DIRECTIONS:
A) Reproduce the stretch of the forum thread from "## Lemmongrass (Feb" through "themadhatter (Feb 17, 2009)".
B) In the forum thread, why does BBFan say not to boil alcohol?

PAGE EXCERPT:

※

Very interesting. I would guess the safest way to evap the alcohol is to put the plate on a heating pad with a fan, no fire no boom. I got to try this.


----------



## Lemmongrass (Feb 17, 2009)

i always used a cookie sheet with mesh over it outside. couldn't evap 1L+ of solvent inside in less than a week. small amounts are alright tho. still wont happen very fast. a hint. be VERY careful about what you drip your BHO onto. it is an absolute cluster fk getting it off.


----------



## themadhatter (Feb 17, 2009)

ill check out the links, thanks to all who replyed.


----------



## themadhatter (Feb 18, 2009)

i think i will try the 2nd method listed, the honey hash oil. from what i understand that even leaf will yeld a good oil?


----------



## BBFan (Feb 18, 2009)

Don't "boil" alcohol- it is flammable!
Don't mess with butane unless you have the right equipment- it is extremely flammable.

You will not get anything usable from stems unless there are glands on them- same thing for leaves- no trichs- no usable oil.  THC comes from the trichomes.

There are great threads here on this site that explain how to safely extract phytocannabinoids from cannabis-

ISO Hash- (The Brother's Grunt) which is what is called "hash oil"

※

STUDY MATERIAL:
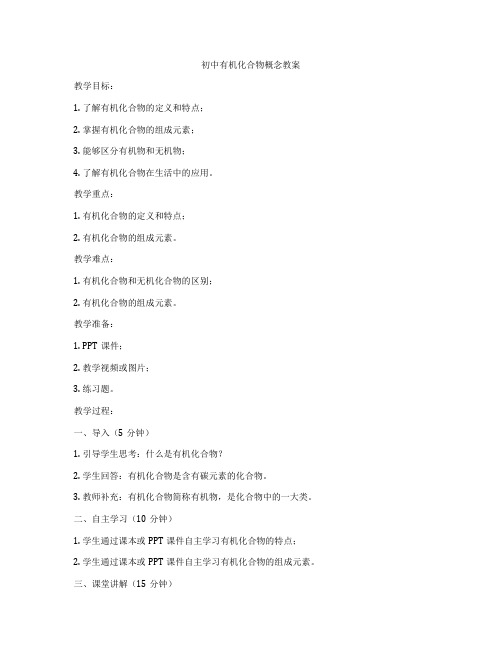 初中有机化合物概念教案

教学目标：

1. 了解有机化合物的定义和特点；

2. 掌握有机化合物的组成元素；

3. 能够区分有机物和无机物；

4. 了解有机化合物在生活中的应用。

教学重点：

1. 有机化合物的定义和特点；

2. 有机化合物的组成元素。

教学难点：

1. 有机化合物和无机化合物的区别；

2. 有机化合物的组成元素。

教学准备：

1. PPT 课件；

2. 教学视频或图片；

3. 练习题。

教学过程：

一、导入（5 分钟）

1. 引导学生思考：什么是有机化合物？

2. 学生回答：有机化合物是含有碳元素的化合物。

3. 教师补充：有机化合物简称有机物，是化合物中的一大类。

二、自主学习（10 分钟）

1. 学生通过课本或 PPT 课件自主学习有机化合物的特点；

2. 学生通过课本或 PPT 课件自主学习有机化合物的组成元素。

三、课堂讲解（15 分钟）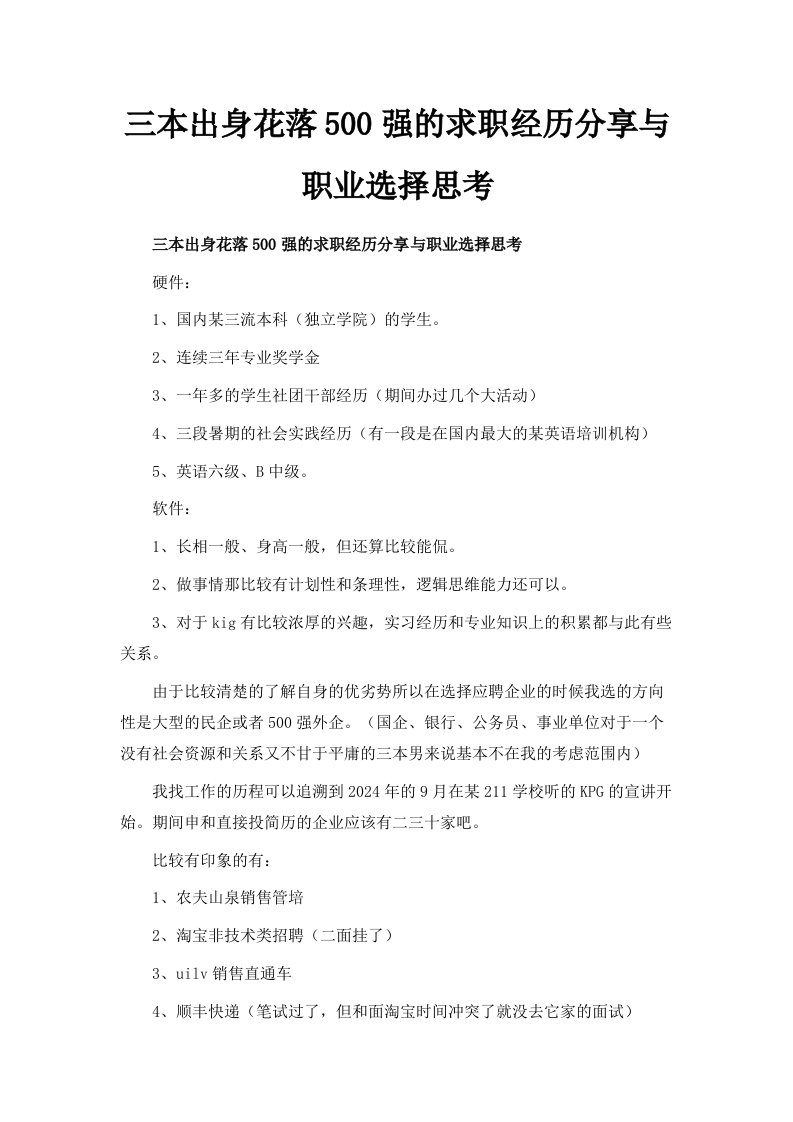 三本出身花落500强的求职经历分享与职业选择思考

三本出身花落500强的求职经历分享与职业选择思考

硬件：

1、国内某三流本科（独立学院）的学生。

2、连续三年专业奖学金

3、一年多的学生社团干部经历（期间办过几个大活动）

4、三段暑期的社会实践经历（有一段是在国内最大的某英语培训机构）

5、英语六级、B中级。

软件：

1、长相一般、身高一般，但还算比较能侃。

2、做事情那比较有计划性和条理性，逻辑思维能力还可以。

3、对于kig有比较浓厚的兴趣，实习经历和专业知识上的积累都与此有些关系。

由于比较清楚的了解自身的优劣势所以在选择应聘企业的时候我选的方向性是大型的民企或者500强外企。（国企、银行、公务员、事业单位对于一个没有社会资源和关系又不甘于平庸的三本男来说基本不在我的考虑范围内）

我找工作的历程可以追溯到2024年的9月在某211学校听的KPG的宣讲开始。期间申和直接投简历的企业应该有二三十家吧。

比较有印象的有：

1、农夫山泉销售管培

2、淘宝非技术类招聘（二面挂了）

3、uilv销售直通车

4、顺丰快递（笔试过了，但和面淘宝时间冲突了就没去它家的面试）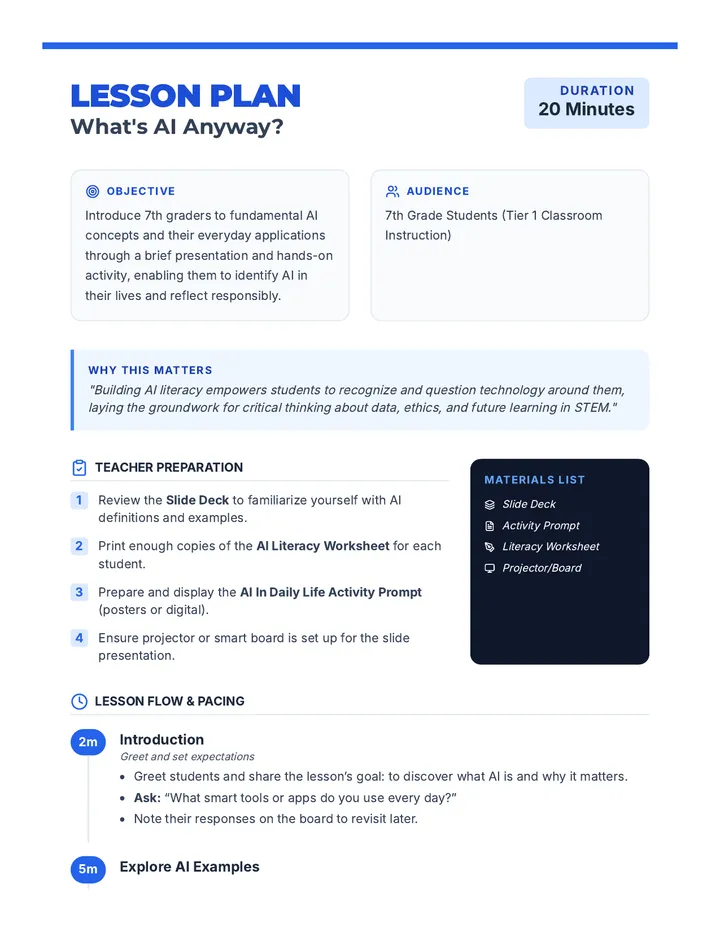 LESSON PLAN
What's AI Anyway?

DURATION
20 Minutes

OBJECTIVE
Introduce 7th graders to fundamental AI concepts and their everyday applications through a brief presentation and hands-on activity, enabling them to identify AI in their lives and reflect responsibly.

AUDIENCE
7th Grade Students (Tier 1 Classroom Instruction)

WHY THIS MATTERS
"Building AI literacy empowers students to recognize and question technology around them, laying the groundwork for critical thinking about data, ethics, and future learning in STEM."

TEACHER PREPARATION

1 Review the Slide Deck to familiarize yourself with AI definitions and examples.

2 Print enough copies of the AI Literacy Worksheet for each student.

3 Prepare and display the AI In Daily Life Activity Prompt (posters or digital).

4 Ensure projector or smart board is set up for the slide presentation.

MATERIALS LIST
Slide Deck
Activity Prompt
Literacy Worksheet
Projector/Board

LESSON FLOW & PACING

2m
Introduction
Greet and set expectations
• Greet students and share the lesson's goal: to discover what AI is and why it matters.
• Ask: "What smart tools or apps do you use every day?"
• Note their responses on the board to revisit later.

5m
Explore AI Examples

※

RESULTS FOR THE EXERCISE:
A)
## Lemmongrass (Feb 17, 2009)

i always used a cookie sheet with mesh over it outside. couldn't evap 1L+ of solvent inside in less than a week. small amounts are alright tho. still wont happen very fast. a hint. be VERY careful about what you drip your BHO onto. it is an absolute cluster fk getting it off.


----------



## themadhatter (Feb 17, 2009)

B) Because alcohol is flammable.